(Collected data)
----------

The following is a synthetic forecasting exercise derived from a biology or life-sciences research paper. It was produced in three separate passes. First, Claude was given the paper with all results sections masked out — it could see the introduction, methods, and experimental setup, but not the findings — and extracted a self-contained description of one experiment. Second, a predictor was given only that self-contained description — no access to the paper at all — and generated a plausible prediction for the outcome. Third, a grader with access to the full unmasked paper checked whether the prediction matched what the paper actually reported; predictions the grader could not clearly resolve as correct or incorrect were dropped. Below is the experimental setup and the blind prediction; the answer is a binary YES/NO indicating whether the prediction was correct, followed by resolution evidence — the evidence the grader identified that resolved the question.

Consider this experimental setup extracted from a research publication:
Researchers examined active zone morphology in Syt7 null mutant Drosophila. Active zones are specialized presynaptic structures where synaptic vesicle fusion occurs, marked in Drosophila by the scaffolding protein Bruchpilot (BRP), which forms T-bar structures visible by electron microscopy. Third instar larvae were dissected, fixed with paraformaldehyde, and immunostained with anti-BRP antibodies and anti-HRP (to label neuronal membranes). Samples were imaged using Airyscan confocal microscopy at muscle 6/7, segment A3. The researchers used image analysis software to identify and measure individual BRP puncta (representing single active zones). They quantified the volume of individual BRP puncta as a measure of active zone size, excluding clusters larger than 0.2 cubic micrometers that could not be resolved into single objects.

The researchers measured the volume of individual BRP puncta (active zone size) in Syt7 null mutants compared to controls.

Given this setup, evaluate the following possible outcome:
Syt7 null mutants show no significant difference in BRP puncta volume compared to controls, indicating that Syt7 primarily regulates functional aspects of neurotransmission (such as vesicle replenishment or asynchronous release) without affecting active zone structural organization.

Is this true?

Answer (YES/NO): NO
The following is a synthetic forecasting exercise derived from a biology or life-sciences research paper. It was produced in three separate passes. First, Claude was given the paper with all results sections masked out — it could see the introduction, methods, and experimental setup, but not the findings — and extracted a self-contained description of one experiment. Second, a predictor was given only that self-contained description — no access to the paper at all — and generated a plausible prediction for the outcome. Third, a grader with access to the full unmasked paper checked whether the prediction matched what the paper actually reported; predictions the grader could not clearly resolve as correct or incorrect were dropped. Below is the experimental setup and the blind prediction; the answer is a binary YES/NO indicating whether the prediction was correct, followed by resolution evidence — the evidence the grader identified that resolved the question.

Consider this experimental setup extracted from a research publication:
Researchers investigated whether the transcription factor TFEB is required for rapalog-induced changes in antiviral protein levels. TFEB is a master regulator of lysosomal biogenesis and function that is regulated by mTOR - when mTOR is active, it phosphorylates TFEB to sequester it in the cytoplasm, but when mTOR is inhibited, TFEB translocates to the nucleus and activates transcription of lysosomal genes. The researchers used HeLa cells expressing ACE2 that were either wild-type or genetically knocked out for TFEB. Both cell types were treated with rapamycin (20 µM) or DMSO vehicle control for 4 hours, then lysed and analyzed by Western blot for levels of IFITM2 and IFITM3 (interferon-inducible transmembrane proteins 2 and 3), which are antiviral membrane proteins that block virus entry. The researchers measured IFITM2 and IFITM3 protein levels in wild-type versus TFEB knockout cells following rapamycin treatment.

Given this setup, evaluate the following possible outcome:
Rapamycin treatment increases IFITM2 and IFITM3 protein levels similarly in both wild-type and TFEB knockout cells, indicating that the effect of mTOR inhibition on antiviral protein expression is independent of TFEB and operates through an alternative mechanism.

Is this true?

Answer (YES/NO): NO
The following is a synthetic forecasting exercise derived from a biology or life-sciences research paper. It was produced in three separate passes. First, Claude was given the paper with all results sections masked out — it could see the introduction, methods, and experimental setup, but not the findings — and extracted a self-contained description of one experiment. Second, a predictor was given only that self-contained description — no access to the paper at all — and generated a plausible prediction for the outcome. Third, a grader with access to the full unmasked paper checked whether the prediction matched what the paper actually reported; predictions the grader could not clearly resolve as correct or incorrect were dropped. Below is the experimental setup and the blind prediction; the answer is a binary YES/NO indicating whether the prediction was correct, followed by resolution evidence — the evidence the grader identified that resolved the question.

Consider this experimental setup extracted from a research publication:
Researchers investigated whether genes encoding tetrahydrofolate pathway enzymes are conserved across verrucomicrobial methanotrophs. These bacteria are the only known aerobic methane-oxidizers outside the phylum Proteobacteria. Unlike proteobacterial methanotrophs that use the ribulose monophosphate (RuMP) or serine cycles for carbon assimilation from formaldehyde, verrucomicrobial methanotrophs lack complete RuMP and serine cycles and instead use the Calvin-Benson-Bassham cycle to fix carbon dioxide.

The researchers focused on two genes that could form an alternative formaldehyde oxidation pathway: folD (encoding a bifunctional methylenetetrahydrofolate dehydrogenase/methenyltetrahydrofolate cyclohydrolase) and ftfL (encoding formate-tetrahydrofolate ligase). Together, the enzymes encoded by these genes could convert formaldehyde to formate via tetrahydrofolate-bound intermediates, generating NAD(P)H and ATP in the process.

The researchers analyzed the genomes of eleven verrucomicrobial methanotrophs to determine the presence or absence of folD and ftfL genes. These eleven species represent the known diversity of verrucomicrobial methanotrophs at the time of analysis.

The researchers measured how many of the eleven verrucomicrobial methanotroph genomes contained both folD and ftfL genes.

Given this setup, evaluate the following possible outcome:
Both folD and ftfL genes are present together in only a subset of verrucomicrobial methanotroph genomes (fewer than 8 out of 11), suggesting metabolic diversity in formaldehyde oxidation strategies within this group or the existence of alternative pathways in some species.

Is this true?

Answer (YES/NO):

----------

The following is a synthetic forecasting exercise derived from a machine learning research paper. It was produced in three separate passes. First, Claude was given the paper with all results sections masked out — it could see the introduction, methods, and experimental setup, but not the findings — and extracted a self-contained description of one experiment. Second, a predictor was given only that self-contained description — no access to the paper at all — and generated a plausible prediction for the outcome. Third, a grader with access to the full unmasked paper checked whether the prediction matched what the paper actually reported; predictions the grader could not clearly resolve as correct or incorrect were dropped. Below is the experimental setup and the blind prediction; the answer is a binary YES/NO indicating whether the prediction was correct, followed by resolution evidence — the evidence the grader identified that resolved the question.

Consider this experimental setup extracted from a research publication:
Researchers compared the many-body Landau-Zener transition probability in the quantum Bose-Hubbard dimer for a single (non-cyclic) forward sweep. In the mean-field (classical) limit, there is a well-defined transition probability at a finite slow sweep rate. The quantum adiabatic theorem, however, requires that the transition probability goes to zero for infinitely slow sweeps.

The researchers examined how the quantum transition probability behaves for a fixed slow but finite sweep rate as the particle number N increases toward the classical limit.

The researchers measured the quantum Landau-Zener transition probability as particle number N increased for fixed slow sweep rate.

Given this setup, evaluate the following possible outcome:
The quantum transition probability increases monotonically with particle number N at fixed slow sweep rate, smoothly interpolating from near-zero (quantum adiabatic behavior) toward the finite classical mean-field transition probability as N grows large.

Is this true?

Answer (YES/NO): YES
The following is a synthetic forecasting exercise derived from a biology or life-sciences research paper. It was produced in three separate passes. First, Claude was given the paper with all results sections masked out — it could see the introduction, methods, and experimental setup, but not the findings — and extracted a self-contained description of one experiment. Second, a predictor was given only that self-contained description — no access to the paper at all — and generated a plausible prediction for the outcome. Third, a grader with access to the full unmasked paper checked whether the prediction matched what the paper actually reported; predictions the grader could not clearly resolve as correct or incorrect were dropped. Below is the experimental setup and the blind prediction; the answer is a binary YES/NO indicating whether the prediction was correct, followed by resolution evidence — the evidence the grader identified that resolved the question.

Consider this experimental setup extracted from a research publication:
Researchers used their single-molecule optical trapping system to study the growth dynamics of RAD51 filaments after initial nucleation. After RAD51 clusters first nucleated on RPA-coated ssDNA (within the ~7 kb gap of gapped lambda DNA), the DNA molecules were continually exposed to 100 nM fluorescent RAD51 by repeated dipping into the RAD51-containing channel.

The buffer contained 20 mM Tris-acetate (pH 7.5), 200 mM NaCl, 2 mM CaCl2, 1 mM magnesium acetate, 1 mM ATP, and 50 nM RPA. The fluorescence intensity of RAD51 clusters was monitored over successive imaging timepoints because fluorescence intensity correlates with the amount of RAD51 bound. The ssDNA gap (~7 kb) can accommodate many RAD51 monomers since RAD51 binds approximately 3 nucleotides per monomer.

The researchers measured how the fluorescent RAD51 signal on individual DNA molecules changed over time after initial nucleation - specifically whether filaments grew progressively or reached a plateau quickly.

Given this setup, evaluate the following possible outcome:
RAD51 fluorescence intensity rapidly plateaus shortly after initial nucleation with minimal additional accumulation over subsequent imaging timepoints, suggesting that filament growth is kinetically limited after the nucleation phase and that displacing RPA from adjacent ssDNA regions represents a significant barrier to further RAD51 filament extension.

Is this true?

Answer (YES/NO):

----------

### What is needed
Which lines of the data include the word "diversity"? Copy each one.

### Exercise answer
The researchers analyzed the genomes of eleven verrucomicrobial methanotrophs to determine the presence or absence of folD and ftfL genes. These eleven species represent the known diversity of verrucomicrobial methanotrophs at the time of analysis.
Both folD and ftfL genes are present together in only a subset of verrucomicrobial methanotroph genomes (fewer than 8 out of 11), suggesting metabolic diversity in formaldehyde oxidation strategies within this group or the existence of alternative pathways in some species.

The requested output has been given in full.